The Wolf of Oren-Yaro by K.S. Villoso (Chronicles of the Bitch Queen, #1)
"They called me the Bitch Queen, the she-wolf, because I murdered a man and exiled my king the night before they crowned me."
Born under the crumbling towers of her kingdom, Queen Talyien was the shining jewel and legacy of the bloody War of the Wolves. It nearly tore her nation apart. But her arranged marriage to the son of a rival clan heralds peace.
However, he suddenly disappears before their reign can begin, and the kingdom is fractured beyond repair.

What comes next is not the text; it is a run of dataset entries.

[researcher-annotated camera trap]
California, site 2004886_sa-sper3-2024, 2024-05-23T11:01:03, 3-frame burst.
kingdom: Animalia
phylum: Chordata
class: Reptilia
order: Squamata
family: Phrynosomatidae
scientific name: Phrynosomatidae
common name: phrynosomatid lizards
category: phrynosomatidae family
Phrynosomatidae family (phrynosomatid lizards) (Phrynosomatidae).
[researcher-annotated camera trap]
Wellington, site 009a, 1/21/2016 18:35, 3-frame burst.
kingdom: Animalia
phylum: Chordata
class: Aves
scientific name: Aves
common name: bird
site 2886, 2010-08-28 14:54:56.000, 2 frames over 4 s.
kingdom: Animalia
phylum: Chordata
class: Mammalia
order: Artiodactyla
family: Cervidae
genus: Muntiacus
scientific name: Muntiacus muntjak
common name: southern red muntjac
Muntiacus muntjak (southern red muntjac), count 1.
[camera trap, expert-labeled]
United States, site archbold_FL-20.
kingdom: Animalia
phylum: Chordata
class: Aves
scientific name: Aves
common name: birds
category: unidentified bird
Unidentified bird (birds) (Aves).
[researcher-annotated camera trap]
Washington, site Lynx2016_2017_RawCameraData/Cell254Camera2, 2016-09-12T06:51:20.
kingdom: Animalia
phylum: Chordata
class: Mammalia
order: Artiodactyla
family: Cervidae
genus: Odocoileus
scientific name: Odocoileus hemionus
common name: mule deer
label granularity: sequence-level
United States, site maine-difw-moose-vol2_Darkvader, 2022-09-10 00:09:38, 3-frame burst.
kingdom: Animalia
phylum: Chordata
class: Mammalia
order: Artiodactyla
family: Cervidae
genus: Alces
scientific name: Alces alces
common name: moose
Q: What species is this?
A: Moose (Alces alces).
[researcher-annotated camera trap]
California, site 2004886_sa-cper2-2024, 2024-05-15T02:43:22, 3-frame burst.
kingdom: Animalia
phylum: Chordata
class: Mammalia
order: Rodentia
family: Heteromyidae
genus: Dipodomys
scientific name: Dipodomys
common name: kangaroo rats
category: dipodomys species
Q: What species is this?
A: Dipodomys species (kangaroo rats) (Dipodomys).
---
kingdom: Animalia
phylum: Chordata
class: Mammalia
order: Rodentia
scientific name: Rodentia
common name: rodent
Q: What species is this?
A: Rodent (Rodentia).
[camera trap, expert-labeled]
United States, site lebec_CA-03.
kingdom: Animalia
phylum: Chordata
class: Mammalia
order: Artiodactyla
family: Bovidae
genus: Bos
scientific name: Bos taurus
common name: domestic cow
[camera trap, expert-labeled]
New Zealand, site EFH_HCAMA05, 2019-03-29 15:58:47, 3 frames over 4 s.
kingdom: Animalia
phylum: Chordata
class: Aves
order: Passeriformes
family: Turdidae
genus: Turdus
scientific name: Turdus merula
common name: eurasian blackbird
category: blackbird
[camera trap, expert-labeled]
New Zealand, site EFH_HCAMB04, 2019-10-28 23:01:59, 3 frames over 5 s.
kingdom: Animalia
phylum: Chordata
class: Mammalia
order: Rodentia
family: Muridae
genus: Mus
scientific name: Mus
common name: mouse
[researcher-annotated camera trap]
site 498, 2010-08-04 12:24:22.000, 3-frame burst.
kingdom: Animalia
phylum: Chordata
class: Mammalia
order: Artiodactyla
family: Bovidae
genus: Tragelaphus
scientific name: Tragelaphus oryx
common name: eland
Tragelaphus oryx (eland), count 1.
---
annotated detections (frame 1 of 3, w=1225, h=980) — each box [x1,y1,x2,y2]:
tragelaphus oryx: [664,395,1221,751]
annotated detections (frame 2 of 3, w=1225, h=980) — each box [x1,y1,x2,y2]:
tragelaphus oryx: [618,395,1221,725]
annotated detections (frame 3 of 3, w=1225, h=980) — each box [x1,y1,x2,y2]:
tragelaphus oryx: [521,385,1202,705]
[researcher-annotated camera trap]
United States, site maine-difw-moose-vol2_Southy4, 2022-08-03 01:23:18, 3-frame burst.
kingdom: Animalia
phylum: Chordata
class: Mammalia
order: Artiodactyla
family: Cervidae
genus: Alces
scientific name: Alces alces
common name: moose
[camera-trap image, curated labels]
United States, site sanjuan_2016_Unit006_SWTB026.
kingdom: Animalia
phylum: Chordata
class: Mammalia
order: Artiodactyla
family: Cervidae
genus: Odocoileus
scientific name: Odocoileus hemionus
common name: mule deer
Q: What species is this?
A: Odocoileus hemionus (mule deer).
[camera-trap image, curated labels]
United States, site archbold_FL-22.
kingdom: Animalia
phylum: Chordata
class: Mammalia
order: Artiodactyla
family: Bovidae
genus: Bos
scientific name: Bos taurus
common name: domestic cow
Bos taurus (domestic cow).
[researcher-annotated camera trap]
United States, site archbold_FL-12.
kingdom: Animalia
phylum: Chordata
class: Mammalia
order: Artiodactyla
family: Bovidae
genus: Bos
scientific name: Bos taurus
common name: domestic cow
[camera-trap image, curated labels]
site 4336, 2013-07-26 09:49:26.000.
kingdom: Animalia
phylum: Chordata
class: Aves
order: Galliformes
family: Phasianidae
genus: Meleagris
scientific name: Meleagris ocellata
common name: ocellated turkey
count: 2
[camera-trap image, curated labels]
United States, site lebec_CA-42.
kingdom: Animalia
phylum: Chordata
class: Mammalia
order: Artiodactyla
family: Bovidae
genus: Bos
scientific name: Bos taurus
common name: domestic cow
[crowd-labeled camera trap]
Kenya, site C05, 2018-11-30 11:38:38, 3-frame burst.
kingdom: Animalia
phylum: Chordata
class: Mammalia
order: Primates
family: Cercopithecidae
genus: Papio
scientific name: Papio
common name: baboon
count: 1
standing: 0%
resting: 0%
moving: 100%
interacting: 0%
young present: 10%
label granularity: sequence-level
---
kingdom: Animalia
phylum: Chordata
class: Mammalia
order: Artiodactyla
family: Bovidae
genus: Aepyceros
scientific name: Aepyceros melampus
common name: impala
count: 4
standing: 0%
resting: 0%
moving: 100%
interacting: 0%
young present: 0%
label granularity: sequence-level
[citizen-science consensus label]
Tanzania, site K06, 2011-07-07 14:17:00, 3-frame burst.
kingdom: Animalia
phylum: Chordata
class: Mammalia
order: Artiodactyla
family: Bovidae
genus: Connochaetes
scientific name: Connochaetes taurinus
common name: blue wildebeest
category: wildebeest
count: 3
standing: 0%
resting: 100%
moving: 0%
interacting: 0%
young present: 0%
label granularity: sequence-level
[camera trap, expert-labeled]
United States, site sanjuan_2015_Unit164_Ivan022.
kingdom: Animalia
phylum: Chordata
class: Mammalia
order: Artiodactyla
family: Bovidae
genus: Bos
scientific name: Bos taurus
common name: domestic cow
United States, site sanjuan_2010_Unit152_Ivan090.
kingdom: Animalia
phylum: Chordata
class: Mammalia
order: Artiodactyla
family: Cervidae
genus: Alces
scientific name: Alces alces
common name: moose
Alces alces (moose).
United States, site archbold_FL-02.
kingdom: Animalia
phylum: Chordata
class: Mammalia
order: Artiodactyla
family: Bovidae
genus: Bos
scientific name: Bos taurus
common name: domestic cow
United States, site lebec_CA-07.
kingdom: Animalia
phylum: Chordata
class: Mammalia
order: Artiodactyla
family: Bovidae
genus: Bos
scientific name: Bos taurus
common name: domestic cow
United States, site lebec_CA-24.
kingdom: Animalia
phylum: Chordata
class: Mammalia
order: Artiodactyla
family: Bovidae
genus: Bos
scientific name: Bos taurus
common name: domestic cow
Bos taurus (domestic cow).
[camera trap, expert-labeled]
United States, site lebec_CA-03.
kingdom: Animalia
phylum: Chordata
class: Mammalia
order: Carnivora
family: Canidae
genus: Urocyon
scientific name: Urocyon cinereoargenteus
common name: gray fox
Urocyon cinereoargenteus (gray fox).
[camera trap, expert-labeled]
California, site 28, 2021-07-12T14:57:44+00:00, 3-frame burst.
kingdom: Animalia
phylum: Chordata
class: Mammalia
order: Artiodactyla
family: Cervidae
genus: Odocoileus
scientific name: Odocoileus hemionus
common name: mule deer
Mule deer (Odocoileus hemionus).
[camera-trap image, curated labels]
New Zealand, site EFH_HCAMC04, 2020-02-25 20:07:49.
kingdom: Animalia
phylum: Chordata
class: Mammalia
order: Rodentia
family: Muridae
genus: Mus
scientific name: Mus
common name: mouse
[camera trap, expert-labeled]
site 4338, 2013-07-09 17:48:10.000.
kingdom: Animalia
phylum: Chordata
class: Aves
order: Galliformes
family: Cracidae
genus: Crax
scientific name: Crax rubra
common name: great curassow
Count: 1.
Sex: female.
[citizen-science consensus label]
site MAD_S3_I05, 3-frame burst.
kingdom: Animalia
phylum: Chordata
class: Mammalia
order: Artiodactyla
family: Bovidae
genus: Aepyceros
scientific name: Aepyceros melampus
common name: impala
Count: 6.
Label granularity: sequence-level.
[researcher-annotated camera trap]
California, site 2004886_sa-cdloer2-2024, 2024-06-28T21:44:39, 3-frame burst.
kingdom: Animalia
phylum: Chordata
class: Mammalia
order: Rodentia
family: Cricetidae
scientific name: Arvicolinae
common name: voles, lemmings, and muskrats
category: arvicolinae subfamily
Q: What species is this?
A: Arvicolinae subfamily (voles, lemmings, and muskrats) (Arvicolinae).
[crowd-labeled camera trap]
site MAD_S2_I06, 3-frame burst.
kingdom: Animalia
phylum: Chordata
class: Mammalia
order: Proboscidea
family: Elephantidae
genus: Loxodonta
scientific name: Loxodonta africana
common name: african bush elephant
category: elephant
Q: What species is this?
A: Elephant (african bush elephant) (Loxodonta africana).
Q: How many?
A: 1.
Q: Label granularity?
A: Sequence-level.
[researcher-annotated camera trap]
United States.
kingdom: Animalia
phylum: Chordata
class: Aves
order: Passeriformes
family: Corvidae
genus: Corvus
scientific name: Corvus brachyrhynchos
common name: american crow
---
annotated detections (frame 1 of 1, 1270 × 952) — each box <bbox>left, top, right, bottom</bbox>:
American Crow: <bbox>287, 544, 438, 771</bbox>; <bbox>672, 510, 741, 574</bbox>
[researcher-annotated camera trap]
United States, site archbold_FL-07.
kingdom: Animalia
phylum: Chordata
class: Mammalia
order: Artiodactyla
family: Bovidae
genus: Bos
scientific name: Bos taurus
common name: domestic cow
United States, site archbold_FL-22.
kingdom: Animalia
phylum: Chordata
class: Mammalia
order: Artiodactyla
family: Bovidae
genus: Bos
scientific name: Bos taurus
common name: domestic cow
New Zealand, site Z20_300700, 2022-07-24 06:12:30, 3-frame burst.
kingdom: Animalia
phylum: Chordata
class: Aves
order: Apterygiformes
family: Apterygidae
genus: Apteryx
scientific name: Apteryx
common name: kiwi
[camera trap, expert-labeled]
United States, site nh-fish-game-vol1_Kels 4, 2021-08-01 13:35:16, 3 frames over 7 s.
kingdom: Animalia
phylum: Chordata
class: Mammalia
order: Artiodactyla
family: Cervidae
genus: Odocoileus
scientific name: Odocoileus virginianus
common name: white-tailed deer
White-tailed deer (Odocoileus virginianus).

Years later, he sends a mysterious invitation to meet. Talyien journeys across the sea in hopes of reconciling their past. An assassination attempt quickly dashes those dreams. Stranded in a land she doesn't know, with no idea whom she can trust, Talyien will have to embrace her namesake.
A Wolf of Oren-yaro is not tamed.
TITLE: The Wolf of Oren-Yaro
AUTHOR: K.S. Villoso
LENGTH: 496 pages
Queer Rep Summary: No canon queer rep.
THE WOLF OF OREN-YARO begins with a queen journeying to meet her estranged husband, then abruptly transforms into a flight from assassins and a struggle just to survive in a strange land where her name means nothing.
The world-building is excellent, with just the right combination of novelty and repetition to introduce and then reinforce ideas and details throughout the story without any one section feeling like infodumping. The convoluted machinations involved appeared at first to be simple, then were gradually questioned and complicated until the final reveal makes things suddenly make sense in a really cool way. While the politics matter, the heart of the story is how Talyien interacts with the ordinary people that she's around for the first time in her life, and what choices she makes under each new and trying circumstance. My favorite individual scenes were the scams, because I love heists, and my favorite secondary character is Khine. I love the way that he and Talyien build this friendship without feeling like the narrative is pushing them together romantically. He has his own baggage, she's literally trying to track down and possibly reconcile with her husband, and they just work really well as characters whenever they're in scenes together. It's either genuinely a platonic friendship or the slowest of slow burn romances, and either way it bodes well for the rest of the trilogy. As for Talyien herself, she's a fantastic narrator. While I was firmly on team "Rayyel isn't worth it" from the start of the book, I understand why she makes the choices she does even if they're definitely not the ones I would make.
I'm definitely interested in seeing where the rest of this series goes. It was a stressful read in places due to imminent danger to characters I like, and very good overall.
CW for sexism (graphic), misogyny (graphic), racism, racial slurs, xenophobia, grief, confinement (graphic), blood (graphic), attempted rape/sexual assault, violence (graphic), torture, murder, animal death, parental death (backstory), suicide, major character death, death.